• **Task description**: Copy every line of the data below without changing a single character, but leave the pictures out of your answer.

[Image box annotation records]
----

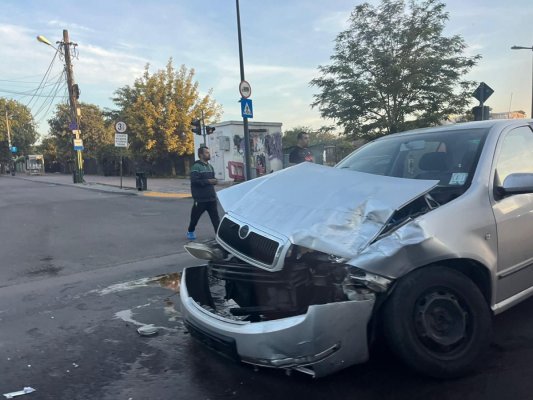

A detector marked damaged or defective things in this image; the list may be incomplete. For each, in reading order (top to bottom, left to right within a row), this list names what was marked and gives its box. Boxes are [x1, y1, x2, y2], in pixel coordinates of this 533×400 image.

crushed car hood [216, 162, 436, 258]
crumpled metal panel [216, 163, 436, 260]
silver damaged car [181, 119, 532, 378]
detached front bumper [179, 266, 374, 378]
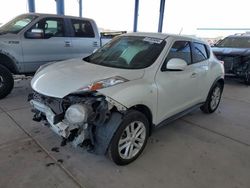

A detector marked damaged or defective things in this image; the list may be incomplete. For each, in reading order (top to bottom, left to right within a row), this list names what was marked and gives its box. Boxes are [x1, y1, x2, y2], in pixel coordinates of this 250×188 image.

front end damage [29, 91, 126, 154]
crumpled hood [31, 58, 145, 97]
damaged white suv [29, 32, 225, 164]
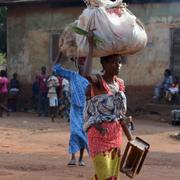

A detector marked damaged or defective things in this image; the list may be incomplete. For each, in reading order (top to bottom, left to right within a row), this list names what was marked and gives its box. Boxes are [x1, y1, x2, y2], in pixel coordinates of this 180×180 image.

wall with peeling paint [6, 2, 180, 89]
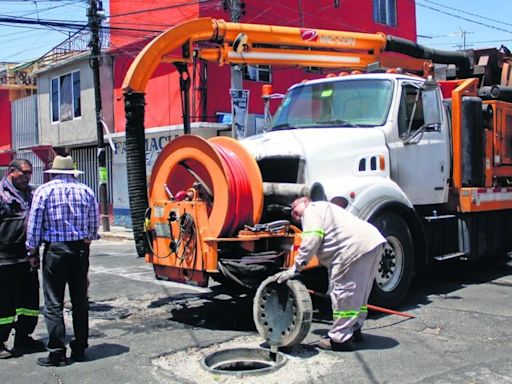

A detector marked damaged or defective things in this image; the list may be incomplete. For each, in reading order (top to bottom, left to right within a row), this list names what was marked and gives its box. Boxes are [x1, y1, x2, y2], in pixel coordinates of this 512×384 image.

pothole in road [154, 334, 342, 382]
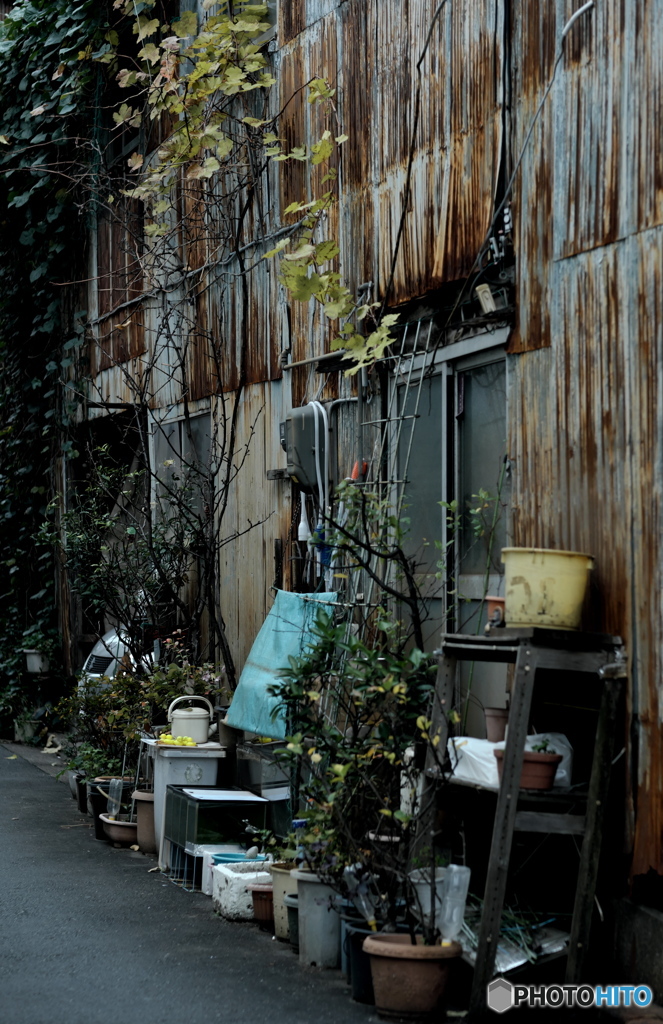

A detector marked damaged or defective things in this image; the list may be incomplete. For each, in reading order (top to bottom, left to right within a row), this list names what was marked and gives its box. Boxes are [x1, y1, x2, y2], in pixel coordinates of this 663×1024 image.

rusty corrugated metal wall [508, 2, 663, 880]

----

• **Exercise output**:
A detector marked damaged or defective things in this image; the list may be incomplete. For each, in reading order (top to bottom, left to right within a row), this list names what was marked and gives its box. Boxes are [x1, y1, x2, y2], in pixel coordinates of this 533×400 image.

crushed car hood [216, 162, 436, 258]
crumpled metal panel [216, 163, 436, 260]
silver damaged car [181, 119, 532, 378]
detached front bumper [179, 266, 374, 378]

A detector marked damaged or defective things in this image; the list may be incomplete. For each, in reading order (top to bottom, left to right within a row), this list names what was marked and gives its box. Boxes are [x1, y1, x2, y2], in pixel coordinates of this 250×188 image.

front end damage [29, 91, 126, 154]
crumpled hood [31, 58, 145, 97]
damaged white suv [29, 32, 225, 164]

A detector marked damaged or defective things in this image; the list may be incomplete. For each, in reading order (top to bottom, left to right within a row), this list names what was marked and gives its box. Boxes are [x1, y1, x2, y2], in pixel coordinates of this 180×180 image.

wall with peeling paint [6, 2, 180, 89]

A detector marked damaged or defective things in this image; the list may be incomplete. For each, in reading order (top to bottom, left to right within a row), this list names what was marked and gives its box. Boxes are [x1, y1, x2, y2], in pixel coordinates of this 512×384 image.

pothole in road [154, 334, 342, 382]

A detector marked damaged or defective things in this image; the list may be incomplete. For each, in reading order (top to bottom, left to right within a row), this list names what was marked and gives its box. Boxes are [x1, y1, x2, y2], in pixel coordinates of this 663×1024 image.

rusty corrugated metal wall [508, 2, 663, 880]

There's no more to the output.